WORK TO DO:
Nothing but the lines from the one containing "What amount of" through the last line should be written out, please, exactly as they stand.

Questions about scene geometry
══════
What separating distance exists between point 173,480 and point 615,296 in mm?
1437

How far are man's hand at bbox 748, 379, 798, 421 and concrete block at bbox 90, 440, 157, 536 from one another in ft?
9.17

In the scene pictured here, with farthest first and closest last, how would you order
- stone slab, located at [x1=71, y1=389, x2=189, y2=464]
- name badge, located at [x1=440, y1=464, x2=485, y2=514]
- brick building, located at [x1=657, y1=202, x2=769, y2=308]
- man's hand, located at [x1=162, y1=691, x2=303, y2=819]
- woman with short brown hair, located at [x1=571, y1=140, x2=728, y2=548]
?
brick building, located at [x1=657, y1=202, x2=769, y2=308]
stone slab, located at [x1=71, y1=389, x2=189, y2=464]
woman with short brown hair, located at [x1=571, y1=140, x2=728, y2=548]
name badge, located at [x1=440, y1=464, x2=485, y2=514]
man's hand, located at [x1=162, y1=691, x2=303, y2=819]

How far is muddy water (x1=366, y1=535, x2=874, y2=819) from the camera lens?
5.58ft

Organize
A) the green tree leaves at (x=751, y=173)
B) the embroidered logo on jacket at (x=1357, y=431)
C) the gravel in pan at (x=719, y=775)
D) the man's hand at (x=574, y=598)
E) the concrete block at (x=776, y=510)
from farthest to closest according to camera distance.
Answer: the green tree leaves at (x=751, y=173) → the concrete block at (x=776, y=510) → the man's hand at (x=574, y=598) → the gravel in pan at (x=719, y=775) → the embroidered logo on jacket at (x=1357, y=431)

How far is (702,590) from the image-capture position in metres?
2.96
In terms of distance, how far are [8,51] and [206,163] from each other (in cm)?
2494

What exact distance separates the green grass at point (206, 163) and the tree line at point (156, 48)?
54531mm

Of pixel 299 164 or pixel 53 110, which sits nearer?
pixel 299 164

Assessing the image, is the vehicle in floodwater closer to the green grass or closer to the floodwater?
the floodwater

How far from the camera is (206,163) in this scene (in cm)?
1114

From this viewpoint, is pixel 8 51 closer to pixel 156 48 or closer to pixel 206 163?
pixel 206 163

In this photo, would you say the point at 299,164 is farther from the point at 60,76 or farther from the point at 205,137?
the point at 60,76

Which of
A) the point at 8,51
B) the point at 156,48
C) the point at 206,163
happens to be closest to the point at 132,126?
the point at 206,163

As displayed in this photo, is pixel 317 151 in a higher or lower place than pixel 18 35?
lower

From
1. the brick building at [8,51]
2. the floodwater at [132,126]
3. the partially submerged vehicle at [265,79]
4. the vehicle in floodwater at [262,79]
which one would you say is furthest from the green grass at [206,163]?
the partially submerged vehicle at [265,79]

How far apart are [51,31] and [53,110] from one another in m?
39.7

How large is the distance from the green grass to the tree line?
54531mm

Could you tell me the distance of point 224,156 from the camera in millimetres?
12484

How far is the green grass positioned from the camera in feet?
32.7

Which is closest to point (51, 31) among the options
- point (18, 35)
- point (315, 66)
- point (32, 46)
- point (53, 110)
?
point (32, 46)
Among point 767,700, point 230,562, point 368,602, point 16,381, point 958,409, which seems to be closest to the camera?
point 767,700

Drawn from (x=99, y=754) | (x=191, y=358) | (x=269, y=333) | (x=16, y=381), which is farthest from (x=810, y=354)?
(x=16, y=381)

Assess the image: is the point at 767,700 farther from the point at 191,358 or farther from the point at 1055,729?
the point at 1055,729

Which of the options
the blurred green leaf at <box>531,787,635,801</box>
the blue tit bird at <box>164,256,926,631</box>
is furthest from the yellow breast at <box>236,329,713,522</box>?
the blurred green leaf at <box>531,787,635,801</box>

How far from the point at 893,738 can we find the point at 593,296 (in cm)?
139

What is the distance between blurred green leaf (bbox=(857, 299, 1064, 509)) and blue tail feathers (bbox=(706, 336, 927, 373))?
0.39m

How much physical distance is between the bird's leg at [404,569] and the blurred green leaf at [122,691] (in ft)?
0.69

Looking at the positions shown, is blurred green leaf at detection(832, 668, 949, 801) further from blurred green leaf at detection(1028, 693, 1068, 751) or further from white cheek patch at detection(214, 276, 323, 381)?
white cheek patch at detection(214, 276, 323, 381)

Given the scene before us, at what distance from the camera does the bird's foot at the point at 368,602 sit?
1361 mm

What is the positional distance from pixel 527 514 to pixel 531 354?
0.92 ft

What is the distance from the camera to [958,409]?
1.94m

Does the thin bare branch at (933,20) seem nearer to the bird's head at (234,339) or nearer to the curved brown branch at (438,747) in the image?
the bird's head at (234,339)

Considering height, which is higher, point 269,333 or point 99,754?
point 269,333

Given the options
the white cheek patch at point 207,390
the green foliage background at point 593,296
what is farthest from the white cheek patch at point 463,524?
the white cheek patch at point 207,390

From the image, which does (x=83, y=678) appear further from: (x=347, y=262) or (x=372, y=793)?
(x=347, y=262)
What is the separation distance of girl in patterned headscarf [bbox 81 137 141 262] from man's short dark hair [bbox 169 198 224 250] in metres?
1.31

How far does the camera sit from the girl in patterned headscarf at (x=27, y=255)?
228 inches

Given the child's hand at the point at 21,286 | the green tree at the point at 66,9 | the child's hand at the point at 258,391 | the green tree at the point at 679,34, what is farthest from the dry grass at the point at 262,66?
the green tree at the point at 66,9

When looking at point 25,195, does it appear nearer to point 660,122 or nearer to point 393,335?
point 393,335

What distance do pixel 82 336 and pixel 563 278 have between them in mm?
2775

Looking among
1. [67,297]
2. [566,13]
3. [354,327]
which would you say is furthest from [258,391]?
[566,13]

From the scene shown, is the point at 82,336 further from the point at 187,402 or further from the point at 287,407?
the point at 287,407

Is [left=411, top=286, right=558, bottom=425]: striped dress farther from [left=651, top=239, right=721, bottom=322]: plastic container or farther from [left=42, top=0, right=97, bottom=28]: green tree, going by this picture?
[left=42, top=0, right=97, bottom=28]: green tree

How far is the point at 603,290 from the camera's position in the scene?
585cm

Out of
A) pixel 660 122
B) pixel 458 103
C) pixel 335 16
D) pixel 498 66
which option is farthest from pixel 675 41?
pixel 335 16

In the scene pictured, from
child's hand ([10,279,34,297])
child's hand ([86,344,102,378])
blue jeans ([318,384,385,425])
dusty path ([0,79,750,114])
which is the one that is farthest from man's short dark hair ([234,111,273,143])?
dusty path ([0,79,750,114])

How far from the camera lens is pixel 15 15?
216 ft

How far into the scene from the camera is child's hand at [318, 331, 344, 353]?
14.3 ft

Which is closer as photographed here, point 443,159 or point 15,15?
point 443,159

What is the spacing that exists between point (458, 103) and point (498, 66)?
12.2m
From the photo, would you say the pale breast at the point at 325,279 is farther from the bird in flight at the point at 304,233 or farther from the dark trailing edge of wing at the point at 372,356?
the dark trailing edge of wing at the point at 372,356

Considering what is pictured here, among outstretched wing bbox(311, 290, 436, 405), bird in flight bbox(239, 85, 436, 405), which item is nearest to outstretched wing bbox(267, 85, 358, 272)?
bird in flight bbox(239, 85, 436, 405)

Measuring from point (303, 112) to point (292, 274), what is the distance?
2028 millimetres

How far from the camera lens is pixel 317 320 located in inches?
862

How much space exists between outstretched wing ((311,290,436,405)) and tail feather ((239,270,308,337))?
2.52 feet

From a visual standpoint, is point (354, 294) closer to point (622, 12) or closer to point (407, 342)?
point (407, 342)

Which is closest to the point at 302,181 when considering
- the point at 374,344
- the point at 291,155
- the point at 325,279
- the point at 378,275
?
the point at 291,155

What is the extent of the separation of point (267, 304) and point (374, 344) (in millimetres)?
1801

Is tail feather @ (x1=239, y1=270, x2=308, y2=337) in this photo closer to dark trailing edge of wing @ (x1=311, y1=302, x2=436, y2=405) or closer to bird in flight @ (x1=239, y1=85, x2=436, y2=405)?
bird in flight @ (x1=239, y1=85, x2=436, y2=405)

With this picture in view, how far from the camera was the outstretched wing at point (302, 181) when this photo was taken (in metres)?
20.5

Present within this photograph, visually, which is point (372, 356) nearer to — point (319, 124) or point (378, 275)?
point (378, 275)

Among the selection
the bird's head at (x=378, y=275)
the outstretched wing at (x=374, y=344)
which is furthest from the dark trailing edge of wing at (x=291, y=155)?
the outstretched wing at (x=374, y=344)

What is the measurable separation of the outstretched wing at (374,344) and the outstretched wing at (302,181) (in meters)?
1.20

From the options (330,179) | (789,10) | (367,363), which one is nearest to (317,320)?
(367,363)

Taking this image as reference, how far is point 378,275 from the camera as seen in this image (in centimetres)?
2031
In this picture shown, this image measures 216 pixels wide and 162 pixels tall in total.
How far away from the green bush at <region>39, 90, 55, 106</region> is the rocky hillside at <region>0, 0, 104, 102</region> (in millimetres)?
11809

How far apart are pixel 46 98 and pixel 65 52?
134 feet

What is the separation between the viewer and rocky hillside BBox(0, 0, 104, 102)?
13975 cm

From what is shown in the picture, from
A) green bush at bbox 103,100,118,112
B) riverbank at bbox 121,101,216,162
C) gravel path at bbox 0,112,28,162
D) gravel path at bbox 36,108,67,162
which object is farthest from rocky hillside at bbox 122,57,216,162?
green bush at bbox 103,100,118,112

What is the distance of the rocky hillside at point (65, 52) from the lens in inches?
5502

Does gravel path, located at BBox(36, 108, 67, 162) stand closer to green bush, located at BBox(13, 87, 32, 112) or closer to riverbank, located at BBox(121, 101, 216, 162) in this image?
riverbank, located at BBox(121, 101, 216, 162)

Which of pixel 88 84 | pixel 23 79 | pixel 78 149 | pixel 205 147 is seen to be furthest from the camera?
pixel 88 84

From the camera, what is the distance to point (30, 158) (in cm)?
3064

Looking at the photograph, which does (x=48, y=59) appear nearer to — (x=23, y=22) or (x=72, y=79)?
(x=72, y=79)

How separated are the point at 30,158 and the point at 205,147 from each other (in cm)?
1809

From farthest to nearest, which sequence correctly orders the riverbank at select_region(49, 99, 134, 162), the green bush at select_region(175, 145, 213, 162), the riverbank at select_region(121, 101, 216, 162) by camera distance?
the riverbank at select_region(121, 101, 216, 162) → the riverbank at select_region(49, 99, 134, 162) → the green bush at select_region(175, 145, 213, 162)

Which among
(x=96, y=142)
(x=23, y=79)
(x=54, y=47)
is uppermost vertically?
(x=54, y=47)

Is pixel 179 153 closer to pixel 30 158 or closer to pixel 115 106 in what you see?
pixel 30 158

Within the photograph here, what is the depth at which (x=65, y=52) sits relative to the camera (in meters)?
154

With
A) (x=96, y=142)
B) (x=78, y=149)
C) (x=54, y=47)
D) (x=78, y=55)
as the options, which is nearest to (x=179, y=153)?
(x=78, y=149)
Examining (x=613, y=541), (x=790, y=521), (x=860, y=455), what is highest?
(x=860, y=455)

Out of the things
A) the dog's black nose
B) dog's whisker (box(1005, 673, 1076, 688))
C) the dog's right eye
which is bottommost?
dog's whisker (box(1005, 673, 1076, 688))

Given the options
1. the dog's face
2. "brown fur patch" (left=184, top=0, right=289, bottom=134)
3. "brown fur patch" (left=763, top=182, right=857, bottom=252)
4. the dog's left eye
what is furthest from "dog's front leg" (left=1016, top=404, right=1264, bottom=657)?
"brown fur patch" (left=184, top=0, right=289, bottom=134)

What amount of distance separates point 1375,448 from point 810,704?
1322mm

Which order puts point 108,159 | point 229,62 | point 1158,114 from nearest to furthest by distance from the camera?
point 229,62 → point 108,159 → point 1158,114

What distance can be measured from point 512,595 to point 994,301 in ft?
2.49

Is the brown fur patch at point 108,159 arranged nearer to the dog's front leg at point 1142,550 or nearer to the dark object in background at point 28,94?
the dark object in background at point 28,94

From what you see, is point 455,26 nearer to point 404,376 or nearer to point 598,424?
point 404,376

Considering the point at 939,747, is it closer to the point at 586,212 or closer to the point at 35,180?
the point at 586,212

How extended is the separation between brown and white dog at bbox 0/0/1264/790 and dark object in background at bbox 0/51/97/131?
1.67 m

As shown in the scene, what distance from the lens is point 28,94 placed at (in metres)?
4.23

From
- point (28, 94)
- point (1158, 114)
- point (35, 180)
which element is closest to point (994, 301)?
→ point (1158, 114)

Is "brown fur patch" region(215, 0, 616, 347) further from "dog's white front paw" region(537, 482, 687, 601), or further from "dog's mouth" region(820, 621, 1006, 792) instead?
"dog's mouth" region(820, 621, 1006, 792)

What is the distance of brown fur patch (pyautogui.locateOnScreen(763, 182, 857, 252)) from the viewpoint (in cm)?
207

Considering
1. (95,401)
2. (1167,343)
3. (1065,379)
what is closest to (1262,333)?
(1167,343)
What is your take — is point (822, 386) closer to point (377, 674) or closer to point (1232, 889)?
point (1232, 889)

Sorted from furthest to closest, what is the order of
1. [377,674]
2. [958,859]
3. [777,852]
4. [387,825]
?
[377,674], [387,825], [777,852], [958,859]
══════
RESPONSE TO THIS TASK:
What amount of distance separates point 1375,448 from point 810,704?
1322mm

Which order puts point 108,159 | point 229,62 | point 1158,114 from nearest to furthest by distance from the camera?
point 229,62 → point 108,159 → point 1158,114

What distance can be measured from point 512,595 to point 994,301 in ft?
2.49

Is the brown fur patch at point 108,159 arranged nearer to the dog's front leg at point 1142,550 or nearer to the dark object in background at point 28,94?
the dark object in background at point 28,94

From what you see, is point 455,26 nearer to point 404,376 or nearer to point 598,424?
point 404,376

Considering the point at 939,747, is it closer to the point at 586,212 or closer to the point at 35,180?
the point at 586,212

How extended is the separation between brown and white dog at bbox 0/0/1264/790 and dark object in background at bbox 0/51/97/131?
1.67 m

As shown in the scene, what distance from the lens is point 28,94 placed at (in metres)?
4.23

From
- point (28, 94)
- point (1158, 114)
- point (35, 180)
which element is closest to point (994, 301)?
→ point (1158, 114)

Is "brown fur patch" region(215, 0, 616, 347) further from "dog's white front paw" region(537, 482, 687, 601), or further from "dog's mouth" region(820, 621, 1006, 792) instead?
"dog's mouth" region(820, 621, 1006, 792)

What is the distance of brown fur patch (pyautogui.locateOnScreen(763, 182, 857, 252)) from the viewpoint (in cm)?
207

Considering
1. (95,401)
2. (1167,343)
3. (1065,379)
what is closest to (1262,333)?
(1167,343)
What is your take — is point (822, 386) closer to point (377, 674) or closer to point (1232, 889)?
point (1232, 889)

Sorted from furthest to closest, what is the order of
1. [377,674]
2. [958,859]
3. [777,852]
4. [387,825]
?
[377,674], [387,825], [777,852], [958,859]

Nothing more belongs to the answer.